=== 本文抜粋 ===

Home > Interviews > interview with Kensuke Ide - サイケ詩人、空想の物語
「脚本・主演は井手くんで、監督は僕ね」って石原さんに言われたんですよね。僕としてはとても納得がいって、アルバムが完成するまでその考え方がずっと軸になっていました。
■つまり一枚のアルバムを通して物語を提示しようと考えたということでしょうか?
井手:ある意味ではそうですね。ただ、アルバムではそんなにはっきりとストーリーを提示してはいないんです。映画でもそうなんですけど、ストーリーを伝えることがメインになりすぎてはいけない。それよりも作品内時間のそれぞれの瞬間に快楽があるものにしたいと思っていて。とはいえ、実は裏にはちゃんと物語があるので、曲順もすべて意味があるんですよね。物語の内容はバンド・メンバーにも共有しています。
■映画的であり、演劇的でもありますよね。演劇って、役者がそこにはいないはずの人物を演じて、あたかもいるかのように観客に思わせるというパフォーマンスじゃないですか。井手さんの作品には、これまで「幽霊の集会」や「ポルターガイスト」など幽霊的なものがテーマとして出てくることがありましたが、幽霊というのも「本当はいないはずのものを、あたかもいるかのように感じる」という意味で演劇と似たところがあります。井手さんはなぜ、幽霊的なものに対して興味を抱いているのでしょうか?
井手:映画でも音楽でも、サイケデリックな感覚、つまり「今・ここにいる場所からどこかに飛んで、今・ここではない場所に行ける」という快楽を求めて観たり聴いたりしているんですよ。なのでそうした体験をもたらす要素を自分の作品にも取り入れたいとは思っています。幽霊という存在においては「目には見えないけれど、いる」という存在の仕方が成立しますが、そういう現実の成り立ちが揺らぐような感覚を音楽に取り入れられたらと思っています。

=== データ記録 ===

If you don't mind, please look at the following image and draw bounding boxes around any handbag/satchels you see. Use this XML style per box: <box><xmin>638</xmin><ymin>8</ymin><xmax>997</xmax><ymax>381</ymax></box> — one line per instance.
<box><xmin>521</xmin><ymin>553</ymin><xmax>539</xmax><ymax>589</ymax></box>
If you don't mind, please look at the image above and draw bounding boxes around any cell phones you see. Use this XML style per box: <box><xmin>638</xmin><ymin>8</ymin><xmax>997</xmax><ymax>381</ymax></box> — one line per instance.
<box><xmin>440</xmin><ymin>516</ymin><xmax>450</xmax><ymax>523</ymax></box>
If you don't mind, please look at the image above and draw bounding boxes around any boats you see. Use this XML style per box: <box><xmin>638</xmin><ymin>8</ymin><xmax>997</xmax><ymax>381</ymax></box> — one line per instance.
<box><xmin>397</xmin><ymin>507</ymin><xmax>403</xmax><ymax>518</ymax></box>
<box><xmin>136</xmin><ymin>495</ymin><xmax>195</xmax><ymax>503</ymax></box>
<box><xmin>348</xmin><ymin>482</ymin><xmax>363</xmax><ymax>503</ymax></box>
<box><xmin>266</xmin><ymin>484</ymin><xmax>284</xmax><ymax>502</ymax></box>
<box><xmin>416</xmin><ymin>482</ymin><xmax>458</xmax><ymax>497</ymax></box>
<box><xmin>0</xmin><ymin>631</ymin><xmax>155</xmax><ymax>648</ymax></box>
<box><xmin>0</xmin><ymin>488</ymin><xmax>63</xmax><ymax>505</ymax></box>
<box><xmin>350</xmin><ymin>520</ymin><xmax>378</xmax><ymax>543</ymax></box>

===

### 作業指示
本文抜粋で、井手さんがバンド・メンバーにも共有していると述べているものは何か。 記録はこの作業に関係しない。

### 回答
アルバムの裏にある物語の内容。